The Case Against Intervention in Syria

In Syria, the brutal regime of Bashar Assad is testing the proposition that repression works. The massacre of civilians in Houla is only the latest example of what appears to be a strategy of making no concessions and using maximum force. To the Assad regime's way of thinking, Egypt's Hosni Mubarak and Libya's Muammar Gaddafi erred by hesitating, emboldening the opposition and sowing doubts among their supporters. So far, Assad's strategy has worked. Kofi Annan's mission, which appears to be based on the idea that Assad will negotiate his own departure, seems utterly doomed. The U.S., the Western world, indeed the civilized world, should attempt instead to dislodge the Assad regime. Is there a smart way to do it?

For a number of reasons, military intervention is unlikely to work in Syria. Start with the geography: unlike Libya, Syria is not a vast country with huge tracts of land where rebels can retreat, hide and be resupplied. Syria is roughly one-tenth the size of Libya but has three times as many people. Partly for this reason, the Syrian rebellion has not been able to take control of any significant part of the country. Nearly half of all Syrians live in or around two cities, Damascus and Aleppo, both of which seem to remain under the regime's grip. Sporadic night attacks in other places recur, but they don't expand.

Nor is it clear that the Syrian opposition is capable of unity. Popular opposition to Assad is neither broad-based nor organized.

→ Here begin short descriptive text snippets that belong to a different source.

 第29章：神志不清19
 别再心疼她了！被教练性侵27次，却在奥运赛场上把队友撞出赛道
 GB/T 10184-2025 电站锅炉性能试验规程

The Syrian National Council, the umbrella group of organized opposition, appears unable to unify behind a leader, agenda or set of goals. Rima Fleihan, a grassroots activist who escaped from Syria to organize the opposition, quit the council, telling the New York Times, "They fight more than they work."

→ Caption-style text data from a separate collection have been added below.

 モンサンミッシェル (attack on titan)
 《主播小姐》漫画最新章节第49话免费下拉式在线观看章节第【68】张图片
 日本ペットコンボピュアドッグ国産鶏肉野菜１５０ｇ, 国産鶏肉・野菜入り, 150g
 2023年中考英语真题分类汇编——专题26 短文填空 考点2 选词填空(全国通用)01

The geopolitics of military intervention is also unattractive. Whereas in Egypt and even Libya, all the major and regional powers were on the side of intervention or passively accepted it, in Syria that is not the case. Iran and Russia have both maintained strong ties to the Assad regime. Were the Western powers to intervene, it would quickly become a proxy struggle, with great-power-funded militias on both sides. That would likely result in a protracted civil war with civilian casualties that would dwarf the current numbers. To many observers the situation in Syria looks less like Libya and more like Lebanon, where a decades-long civil war resulted in over 150,000 deaths and a million displaced people.

Also absent in Syria is any sign of high-level dissent. Major defections from the army, intelligence services or business community are so far nonexistent. The regime was set up by Bashar Assad's father, Hafez Assad. The family is Alawite, a Shi'ite sect that represents only 12% of Syrians, and the key military and intelligence posts belong to Alawites. These loyalists stick with the regime because they know that in a post-Assad Syria, they would likely be massacred. But Assad has also been able to stop defections among the Sunni and Christian members of the ruling elite, presumably with a mixture of threats and bribes.

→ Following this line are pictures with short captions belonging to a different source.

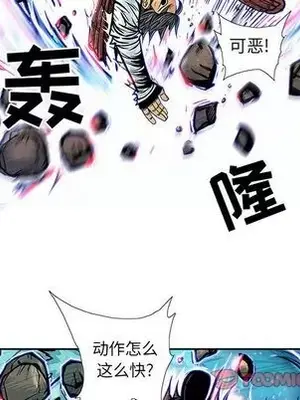 妖神傳說 1-58話[完結]_033032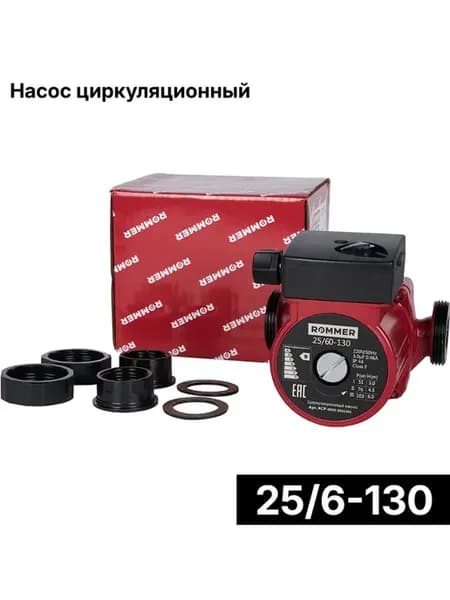 Циркуляционный насос 25 60-130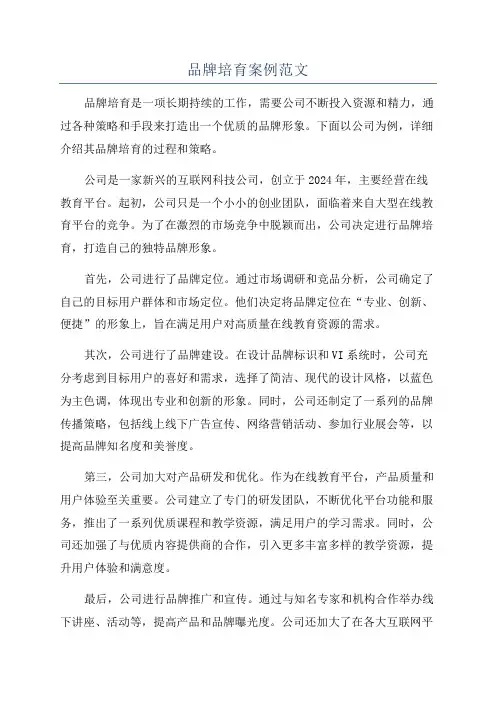 品牌培育案例范文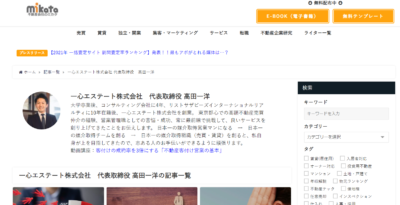 mikataにて記事を執筆中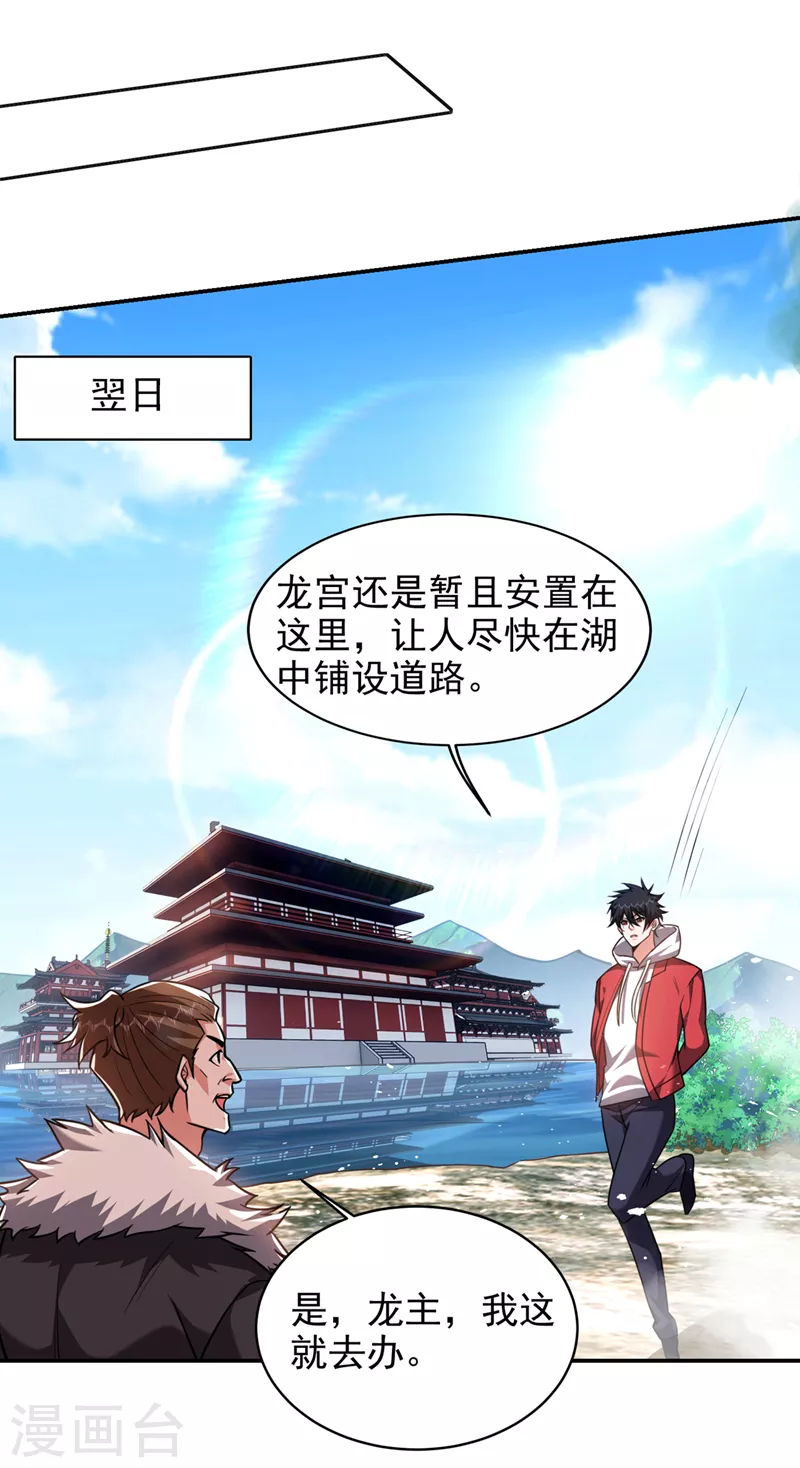第352话 前往祭圣大典-第355话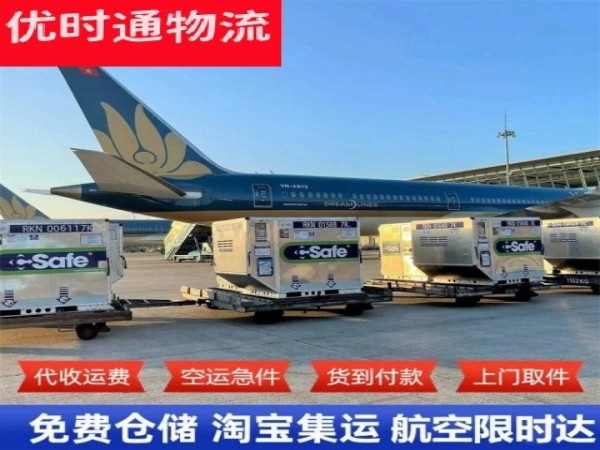 厦门到北京空运加急专线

That's where the regime might be vulnerable. Syria is not an oil state; the regime does not have unlimited resources with which to buy off elites. Were truly crippling sanctions to be put in place, including an embargo on energy, it is likely that the regime would begin to crack. That might result in a brokered exit for the Assad family or a full-scale collapse of the regime. It seems unlikely that the regime could persist without some source of cash.

The Obama Administration is rightly trying to approach this problem with as many allies as possible. It is also correct in trying to persuade Russia, if not to join the coalition, then at least to ease its objections to sanctions. Moscow is unlikely to take that step until it concludes that the Assad regime is doomed and that Russia is better off positioning itself for whatever comes next. But even without Russia and Iran, real sanctions and embargoes will slowly bankrupt the Syrian regime--and hasten its end.

It would be morally far more satisfying to do something dramatic that would topple Assad tomorrow. But starving his regime might prove the more effective strategy.